A continuous data check is only as good as how it handles expected absence — here's the tuning that separates a check that pages on the real failure from one your team mutes.

ByNiallNiall

The first continuous data check most teams write is a COUNT(*). It works the day they write it. Then it pages at 06:00 on a Saturday because the source doesn't run on weekends, again on the morning after a deploy because a backfill re-stamped yesterday's rows, and a third time when a small tenant that's bursty by nature happens to send nothing for a day. Three false alarms in a fortnight, and the check gets muted. Two weeks later the import genuinely writes zero rows, and nobody is watching the channel anymore.

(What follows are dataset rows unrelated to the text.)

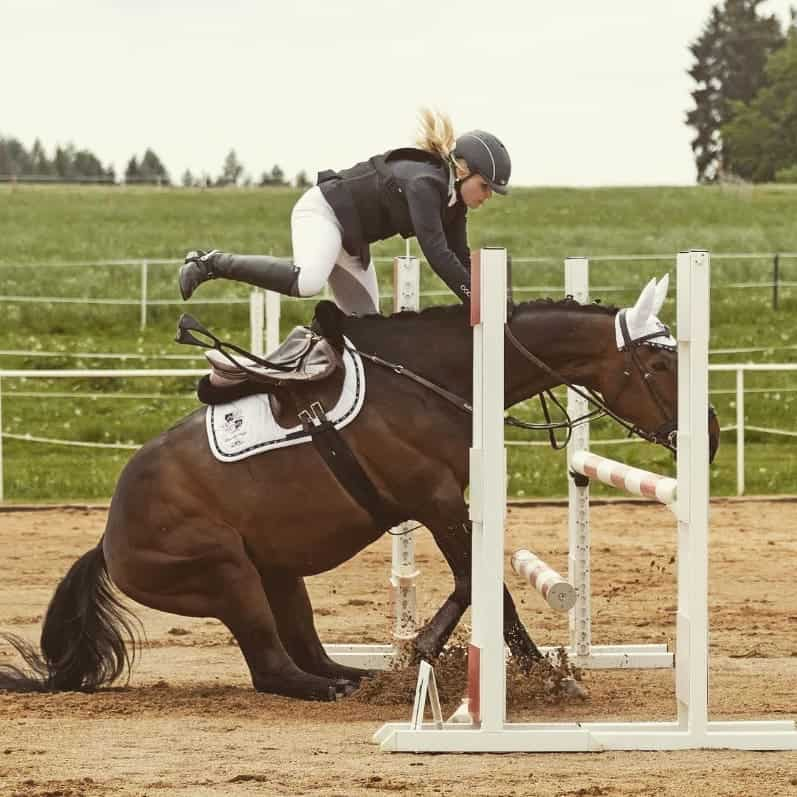 6 Ways to Stop Your Horse refusing
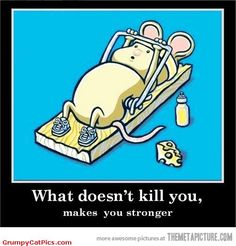 Life-Lesson-Number-1-Very-Cute-Mouse-Trap-Working-Fitness-Funny-Picture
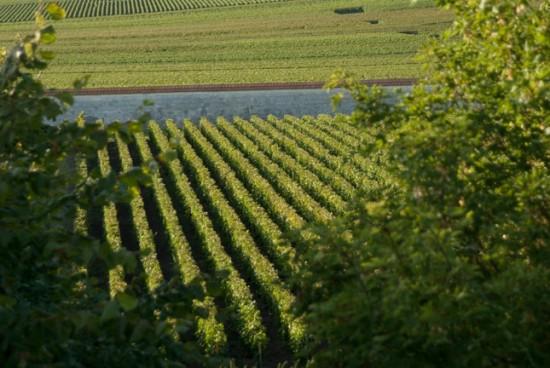 Clos Hrug con 0,685 ettari tutti a Pinot Noir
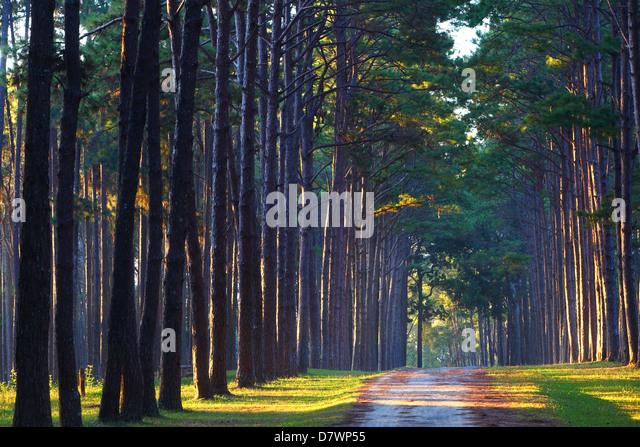 Pine Tree Garden, Chiang Mai,Thailand   Stock Image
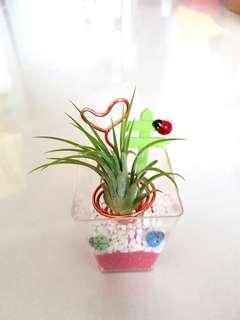 Air Plant for office gift!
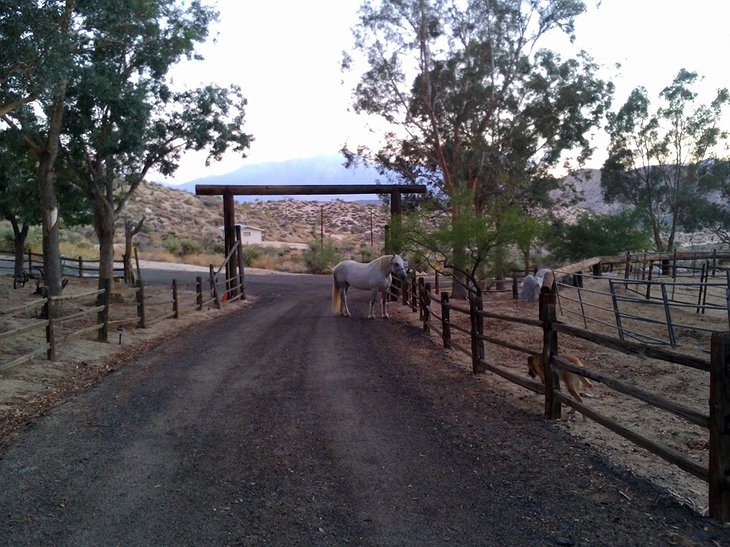 Genuine Draft Horse Ranch gate with horses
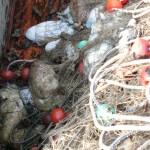 Stagione delle seppie 2007 eccezionale della pesca delle seppie sottocosta con reti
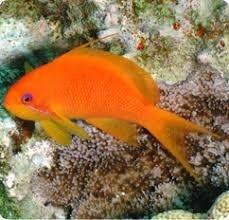 Pseudanthias Squamipinnis (Vrouwlijk)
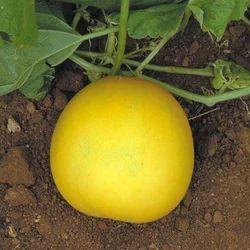 Cucumber Yellow Round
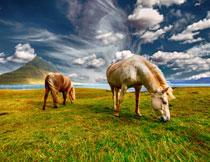 在草地上吃草的两匹马高清图片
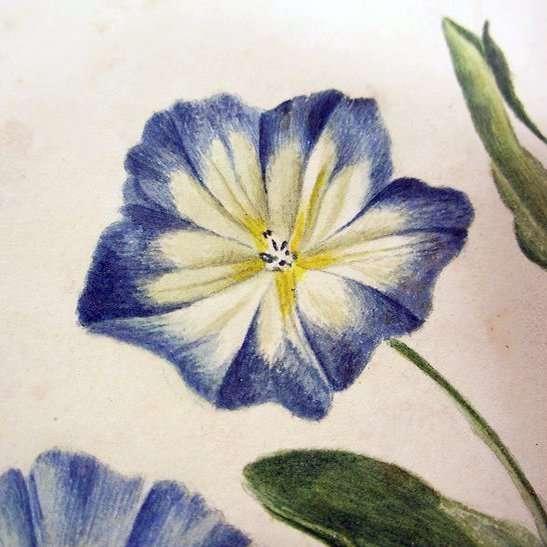 Hollandse School-Blauwe Bloemen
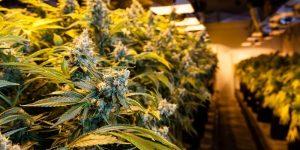 Best High CBD / Low THC Marijuana Strains
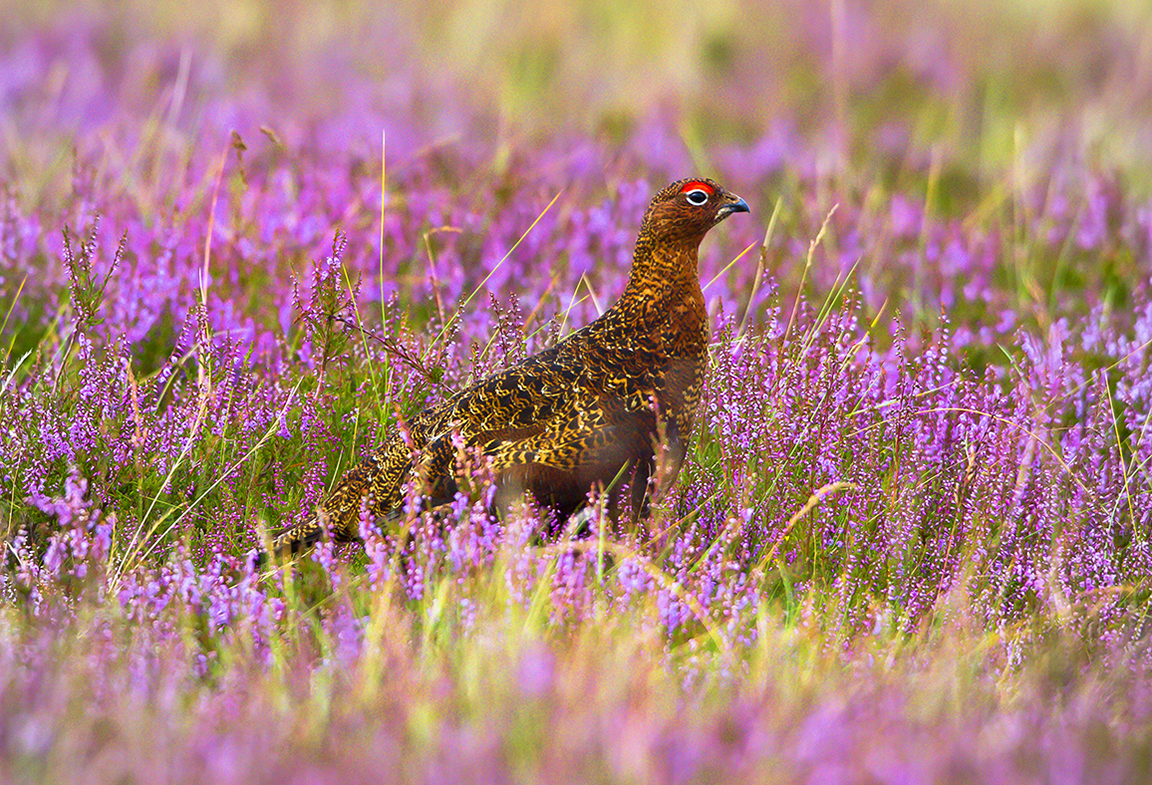 1200 red grouse IMG_7025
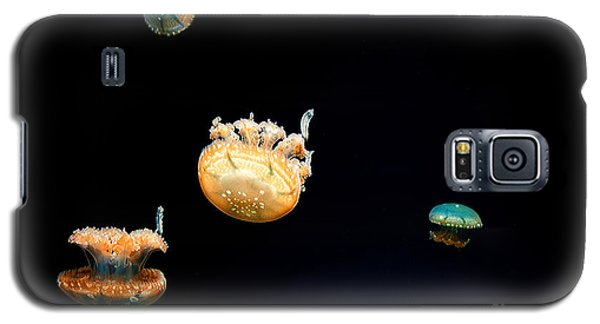 Jellies Galaxy S5 Case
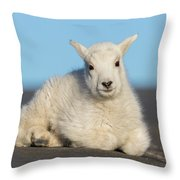 Mountain Goat Kid Relaxes In The Road Throw Pillow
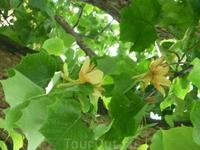 В мае цветут тюльпанные деревья. Цветы похожи на тюльпан.По научному дерево называется лиран.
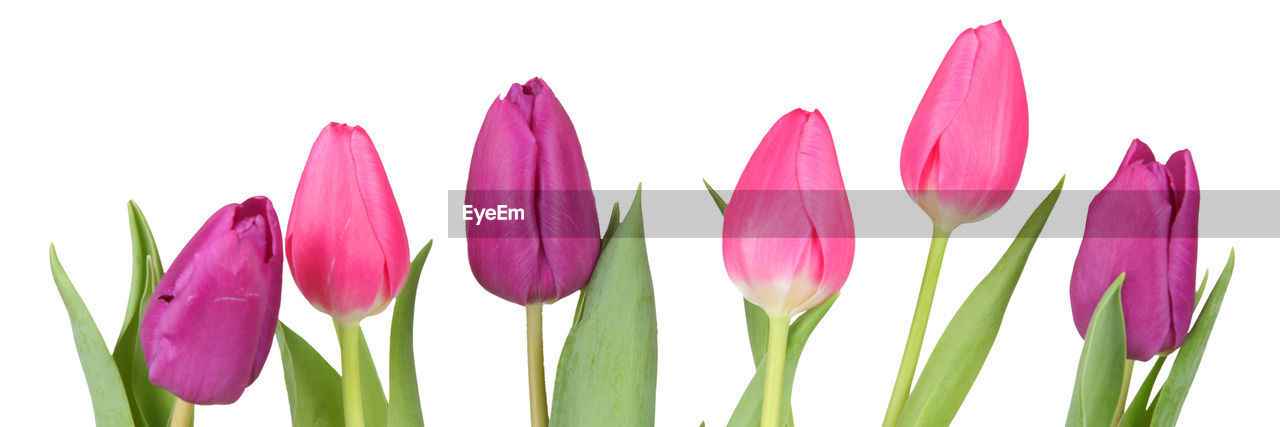 plant, freshness, beauty in nature, growth, vulnerability, white background, petal, flowering plant, close-up, studio shot, flower, fragility, nature, inflorescence, no people, flower head, pink color, tulip, purple, leaf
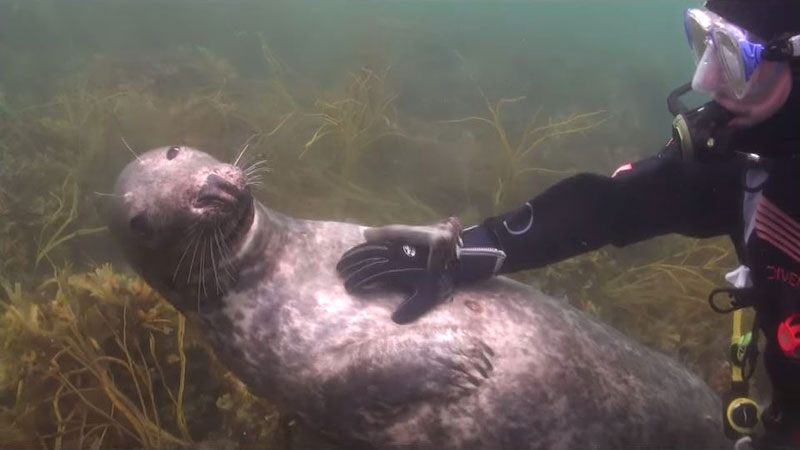 Videographer Captures Amazing Interaction Between Seal and Diver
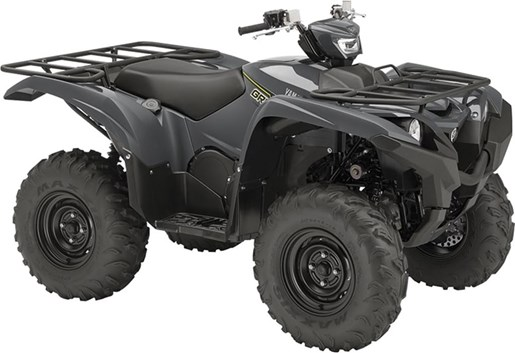 2018 Yamaha Grizzly EPS Photo 10 of 11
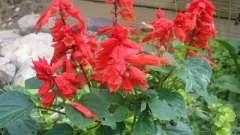 Сальвія - що це за квітка?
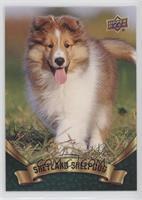 Puppy Variant - Shetland Sheepdog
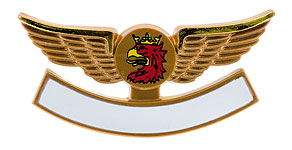Malm� Aviation Wings
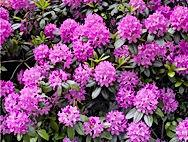 Arboretum Al Gaulhia - Rhododendron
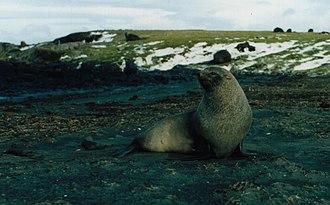 Antarctic fur seal - Male Antarctic fur seal on the Kerguelen Islands
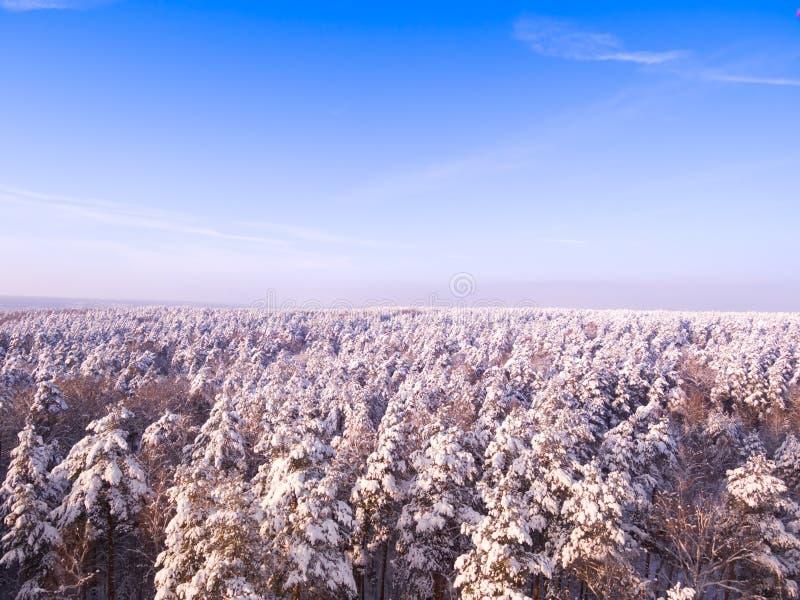 Вид с воздуха белого леса зимы с деревьями покрытыми снегом Голубое небо, солнечный день стоковая фотография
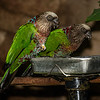 HAWK-HEADED PARROTS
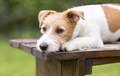 Waiting cute dog puppy lying on a wooden bench - PhotoDune Item for Sale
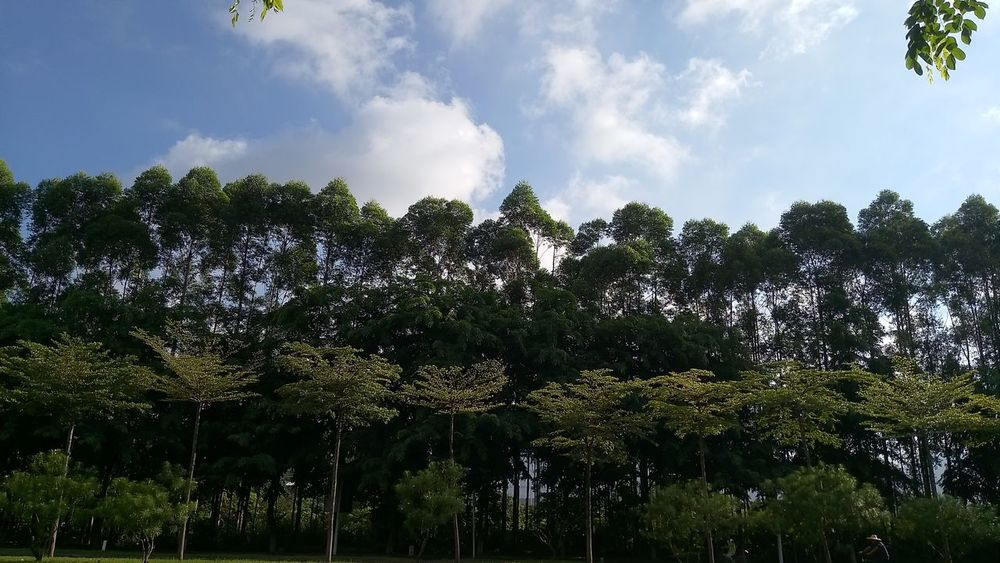 It's a green green green world! Edenmandom Hanging Out Morning Jogging Waterfront Tree Sky Green Color Forest Tree Area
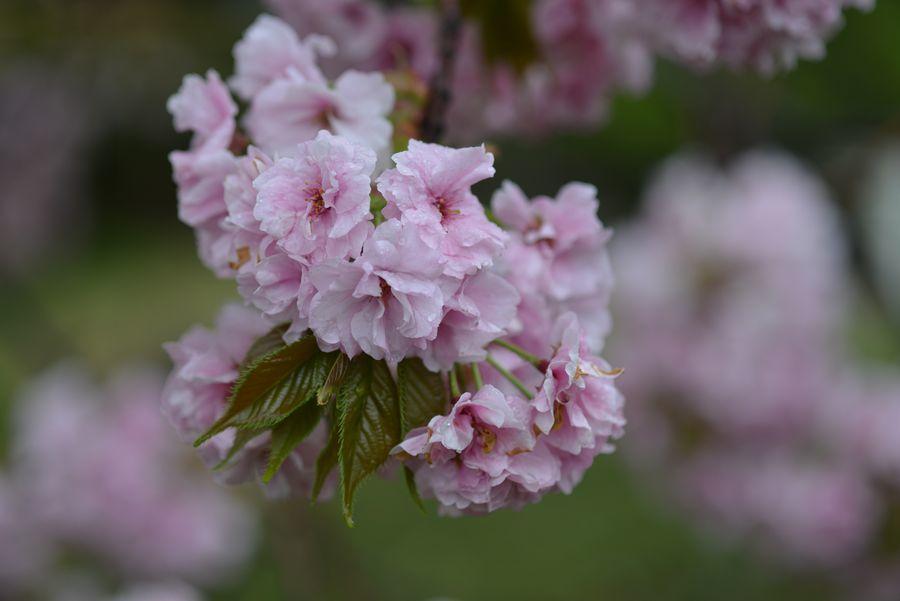 雨の八重桜-2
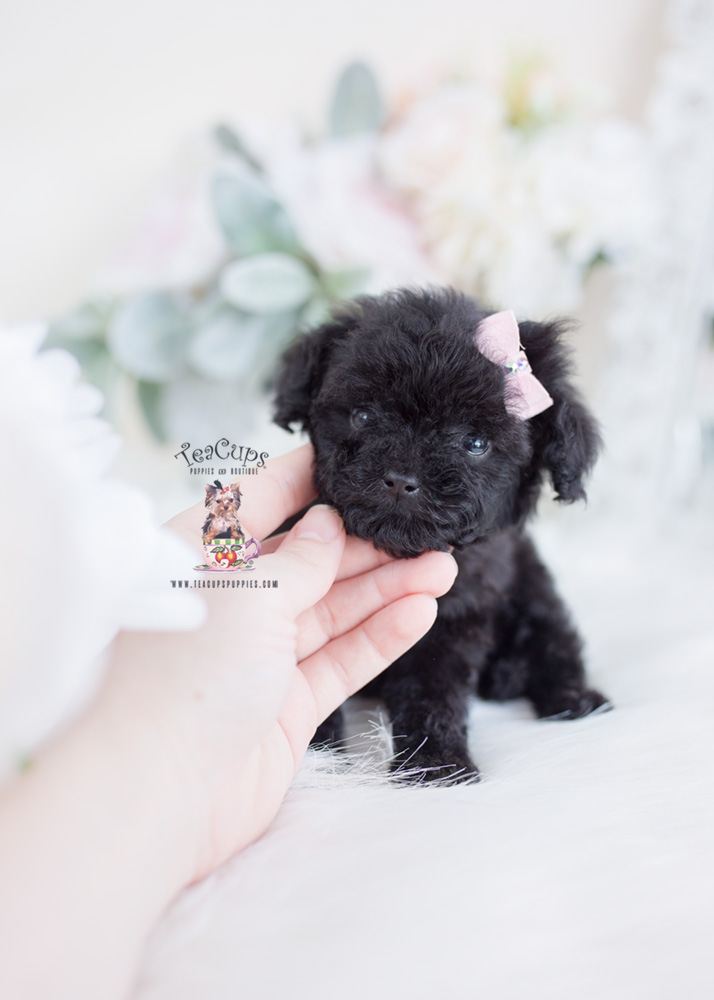 Tiny Black Poodle Puppy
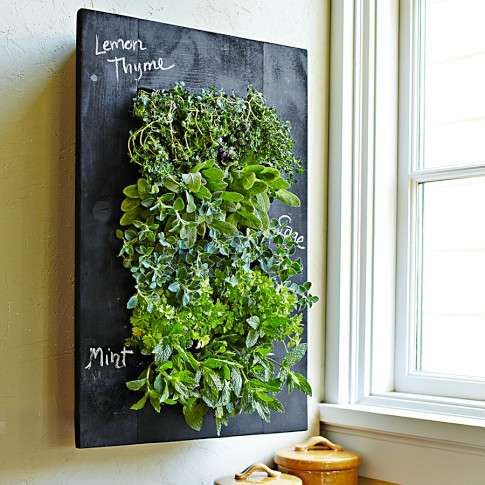 Grow your plants and herbs on the rustic looking Chalkboard Wall Planter from Williams-Sonoma. The black, chalkboard backing of this decorative planter lets you use chalk to mark and label what each plant is so that there is no confusion when it comes to choosing a few herbs to add to your culinary cooking.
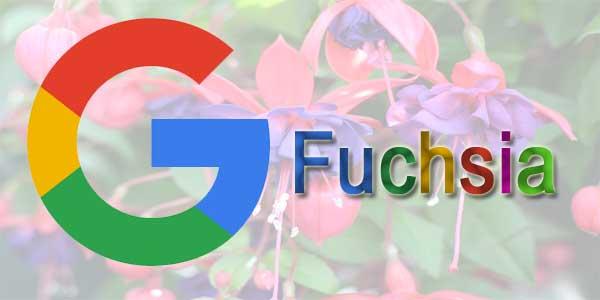 Imagen Do Fuchsia, O Novo Sistema Do Google o substituto do Android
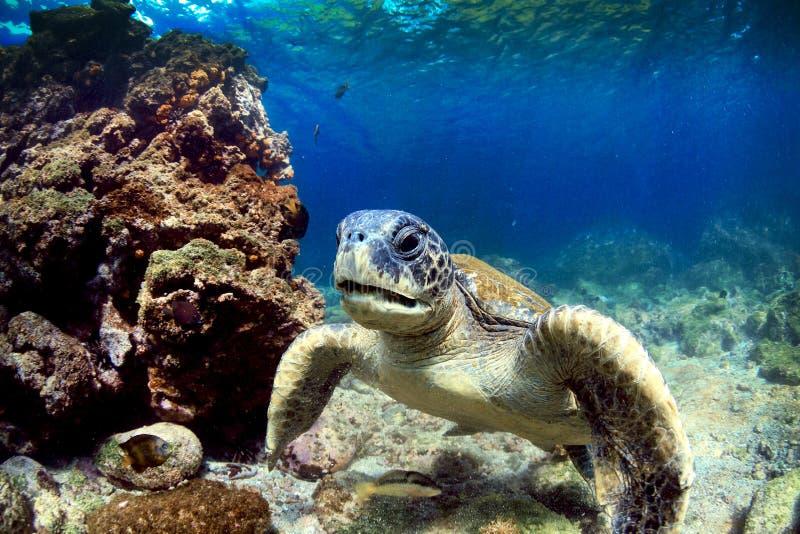 Морская черепаха подводная стоковая фотография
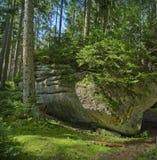 δασικός εθνικός βράχος πά&rh Στοκ Εικόνα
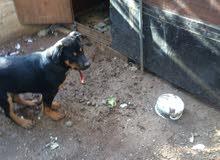كلب روت وايلير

That failure — a real outcome stopping while the service stays up — is the gap we built Alertee for, and the continuous monitoring walkthrough makes the case for where a check has to run to see it: outside the pipeline, on its own clock. This post is about the part that comes after you've put a check there and it's misbehaving. A query that detects absence has a problem a query that validates a value never has: most of the time the thing it's looking for is legitimately missing, and the whole skill is telling "missing because the load broke" apart from "missing because nothing was supposed to happen." Get that wrong in either direction and the check is useless — too eager and it gets muted, too forgiving and it sleeps through the incident.

So this isn't a catalogue of checks to paste in. Your tables, entities, cadence, thresholds, and business semantics aren't ours, and a check that fits us would misfire for you. It's five failure modes used to work through five distinct tuning problems — the clock guard, the baseline, the per-entity threshold, the rate-of-change signal, and the deploy window. The SQL is illustrative; the reasoning is the transferable part. Every query here runs as well from psql and a cron line as it does from our own product.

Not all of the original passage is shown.